Un chirurgien de l’Assistance publique - Hôpitaux de Paris (AP-HP) a cherché à vendre sur un site d’enchères la radio d’une victime des attentats du 13-Novembre, selon Mediapart. Martin Hirsch dénonce un "comportement odieux".
Alors que le procès des attentats du 13 novembre 2015 se poursuit sur l’île de la Cité, Emmanuel Masmejean, un chirurgien de l’AP-HP, a tenté de vendre pour l’équivalent de 2450 euros un "NFT" de la radio d'une survivante du Bataclan. Un cliché sur lequel apparaît une balle de Kalachnikov, d’après Mediapart.
Selon le site d’investigation, le chirurgien a tenté de vendre l’image sur OpenSea, une plateforme spécialisée dans les NFT. Les "Non-Fungible Tokens" (pour "Jetons Non Fongibles", c’est-à-dire qu’ils sont uniques et ne peuvent pas être échangés contre des équivalents) sont des certificats d'authenticité qui reposent sur des biens virtuels ou réels, et dont la propriété est traçable. Utilisés par des collectionneurs ou des spéculateurs sur le marché de l’art par exemple, les NFT sont des actifs numériques qui utilisent la "blockchain" : une technologie décentralisée sur laquelle reposent les crypto-monnaies, comme le Bitcoin. Les ventes peuvent atteindre plusieurs millions de dollars.
Toujours selon Mediapart, Emmanuel Masmejean raconte être le "créateur" de la radio dans la description publiée sur la plateforme de vente et d’achat de NFT. Il dit ainsi avoir opéré la patiente, "qui a perdu son petit ami dans cette attaque" et qui "avait une fracture ouverte de l’avant-bras gauche avec une balle restante de Kalachnikov dans les tissus mous". Auprès de Mediapart, le chirurgien tente de se justifier en prétextant "une vocation pédagogique, pour intéresser les gens", et souligne ne pas avoir vendu l’image.
Contacté, Emmanuel Masmejean met en avant des arguments similaires, et affirme ne pas avoir cherché à faire de profit. Il explique ne plus vouloir répondre à des questions sur le sujet.
Un "acte odieux et révoltant " selon l’association de victimes 13onze15
Egalement contactée, l’association de victimes 13onze15 "condamne fermement tout acte qui porte atteinte à la mémoire des victimes des attentats du 13 novembre 2015". "Il s’agit là d’un acte odieux et révoltant mais que nous savons isolé et non représentatif du travail réalisé par les professionnels de santé de l’AP-HP en qui nous avons toute confiance", réagit l’association.

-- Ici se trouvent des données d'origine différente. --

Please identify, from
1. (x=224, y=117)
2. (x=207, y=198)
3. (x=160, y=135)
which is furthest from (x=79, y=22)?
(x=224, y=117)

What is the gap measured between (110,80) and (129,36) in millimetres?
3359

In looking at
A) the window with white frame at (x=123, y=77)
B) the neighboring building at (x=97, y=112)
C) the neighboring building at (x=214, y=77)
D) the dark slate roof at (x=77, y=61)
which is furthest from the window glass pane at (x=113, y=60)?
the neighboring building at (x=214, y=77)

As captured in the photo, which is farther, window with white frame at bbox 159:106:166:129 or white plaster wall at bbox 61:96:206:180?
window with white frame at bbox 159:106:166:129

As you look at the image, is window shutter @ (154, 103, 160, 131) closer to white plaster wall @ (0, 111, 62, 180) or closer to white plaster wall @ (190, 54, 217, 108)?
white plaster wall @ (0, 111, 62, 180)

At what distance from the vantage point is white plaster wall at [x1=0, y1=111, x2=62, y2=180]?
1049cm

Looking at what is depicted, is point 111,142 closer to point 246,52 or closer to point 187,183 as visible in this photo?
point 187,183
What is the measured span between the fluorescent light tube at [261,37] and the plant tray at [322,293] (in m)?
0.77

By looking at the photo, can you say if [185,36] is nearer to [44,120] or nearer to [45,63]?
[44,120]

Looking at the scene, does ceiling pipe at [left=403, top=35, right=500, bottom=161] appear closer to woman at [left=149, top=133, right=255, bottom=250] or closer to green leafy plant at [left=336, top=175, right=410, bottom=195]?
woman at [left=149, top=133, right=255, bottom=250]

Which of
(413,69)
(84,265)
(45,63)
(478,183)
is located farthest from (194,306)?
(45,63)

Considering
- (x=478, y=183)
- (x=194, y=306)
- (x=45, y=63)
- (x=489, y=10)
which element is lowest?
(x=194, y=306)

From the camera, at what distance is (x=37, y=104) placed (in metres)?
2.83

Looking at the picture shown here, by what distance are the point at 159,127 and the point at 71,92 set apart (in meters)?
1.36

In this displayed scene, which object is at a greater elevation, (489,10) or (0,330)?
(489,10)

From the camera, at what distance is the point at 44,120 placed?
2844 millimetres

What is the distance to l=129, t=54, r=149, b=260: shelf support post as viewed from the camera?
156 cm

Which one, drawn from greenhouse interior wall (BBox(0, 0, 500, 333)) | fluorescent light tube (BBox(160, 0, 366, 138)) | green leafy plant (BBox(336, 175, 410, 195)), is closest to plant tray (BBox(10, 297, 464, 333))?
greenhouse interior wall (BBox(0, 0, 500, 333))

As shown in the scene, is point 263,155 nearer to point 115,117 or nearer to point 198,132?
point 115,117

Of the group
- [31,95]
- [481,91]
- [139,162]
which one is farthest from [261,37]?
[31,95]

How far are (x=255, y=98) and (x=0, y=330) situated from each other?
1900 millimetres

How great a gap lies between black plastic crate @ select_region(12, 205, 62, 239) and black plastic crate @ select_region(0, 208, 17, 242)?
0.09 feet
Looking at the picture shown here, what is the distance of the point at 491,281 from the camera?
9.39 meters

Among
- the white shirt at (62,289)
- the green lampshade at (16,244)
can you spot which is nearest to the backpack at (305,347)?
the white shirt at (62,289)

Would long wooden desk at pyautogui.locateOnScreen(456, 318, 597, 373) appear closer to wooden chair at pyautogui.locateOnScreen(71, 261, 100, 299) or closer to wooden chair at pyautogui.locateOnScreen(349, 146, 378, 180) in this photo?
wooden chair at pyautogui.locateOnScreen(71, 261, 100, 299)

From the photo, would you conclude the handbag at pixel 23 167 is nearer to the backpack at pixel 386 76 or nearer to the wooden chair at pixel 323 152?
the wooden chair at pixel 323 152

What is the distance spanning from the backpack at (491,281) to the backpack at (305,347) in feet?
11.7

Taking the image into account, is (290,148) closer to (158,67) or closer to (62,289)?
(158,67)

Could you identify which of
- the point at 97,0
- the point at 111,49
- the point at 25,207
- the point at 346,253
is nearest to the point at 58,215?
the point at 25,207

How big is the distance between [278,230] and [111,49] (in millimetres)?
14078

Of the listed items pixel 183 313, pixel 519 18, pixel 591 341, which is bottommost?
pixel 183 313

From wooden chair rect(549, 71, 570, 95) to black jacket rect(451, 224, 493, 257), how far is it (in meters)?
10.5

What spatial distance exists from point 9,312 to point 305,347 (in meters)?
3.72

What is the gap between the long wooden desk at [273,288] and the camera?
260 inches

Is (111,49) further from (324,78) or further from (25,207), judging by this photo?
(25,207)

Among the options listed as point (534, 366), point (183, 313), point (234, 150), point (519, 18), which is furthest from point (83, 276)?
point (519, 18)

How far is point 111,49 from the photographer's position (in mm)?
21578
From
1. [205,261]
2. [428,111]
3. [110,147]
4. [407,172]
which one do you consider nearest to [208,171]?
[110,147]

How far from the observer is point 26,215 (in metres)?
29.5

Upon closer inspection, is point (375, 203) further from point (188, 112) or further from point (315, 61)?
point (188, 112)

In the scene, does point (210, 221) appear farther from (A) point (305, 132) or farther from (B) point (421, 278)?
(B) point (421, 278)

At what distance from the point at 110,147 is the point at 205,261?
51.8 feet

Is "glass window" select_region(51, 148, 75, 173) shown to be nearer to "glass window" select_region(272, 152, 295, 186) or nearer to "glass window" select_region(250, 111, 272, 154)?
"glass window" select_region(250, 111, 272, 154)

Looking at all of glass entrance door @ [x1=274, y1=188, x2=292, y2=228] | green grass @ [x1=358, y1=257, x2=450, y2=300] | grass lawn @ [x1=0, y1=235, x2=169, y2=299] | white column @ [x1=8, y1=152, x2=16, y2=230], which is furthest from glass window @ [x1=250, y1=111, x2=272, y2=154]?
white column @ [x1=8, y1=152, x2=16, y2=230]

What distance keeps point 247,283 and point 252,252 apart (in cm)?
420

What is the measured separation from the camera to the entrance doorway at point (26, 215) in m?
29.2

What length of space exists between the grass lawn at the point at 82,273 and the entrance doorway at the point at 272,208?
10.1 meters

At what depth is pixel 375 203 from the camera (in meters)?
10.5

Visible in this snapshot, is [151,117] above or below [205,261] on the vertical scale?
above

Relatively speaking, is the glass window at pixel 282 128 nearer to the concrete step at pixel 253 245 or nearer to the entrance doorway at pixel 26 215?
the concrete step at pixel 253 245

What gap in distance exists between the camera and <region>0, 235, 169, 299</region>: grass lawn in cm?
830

Du côté de l’AP-HP, Martin Hirsch a partagé sur Twitter un message envoyé à l’ensemble des personnels. Le directeur général y dénonce un "acte scandaleux" d’une "gravité exceptionnelle", et décrit sa "plus vive indignation". "Ce chirurgien a mis en vente sur un site internet un cliché radiologique d’une patiente, victime des attentats du 13 novembre 2015. Cet acte est contraire à la déontologie, met en cause le secret médical, va à l’encontre des valeurs de l’AP-HP et du service public", dénonce Martin Hirsch.
"Un tel comportement est indigne et heurte notre conception du service public, ajoute le directeur général de l’AP-HP. Il serait scandaleux dans toute circonstances, et pour tout patient. Il prend une résonance d’autant plus abjecte dans le contexte du procès en cours et de ce qu’ont enduré les victimes de ces attentats. Un tel comportement odieux ne saurait salir une communauté hospitalière qui ne peut que se désolidariser de cet acte, le condamner avec la plus extrême fermeté et nous actionnerons toutes les voies de droit permettant d’en tirer les conséquences."
Martin Hirsch annonce ainsi "saisir le conseil de l’ordre, signaler à la justice en application de l’article 40 du code pénal' et "saisir les ministres qui disposent du pouvoir disciplinaire".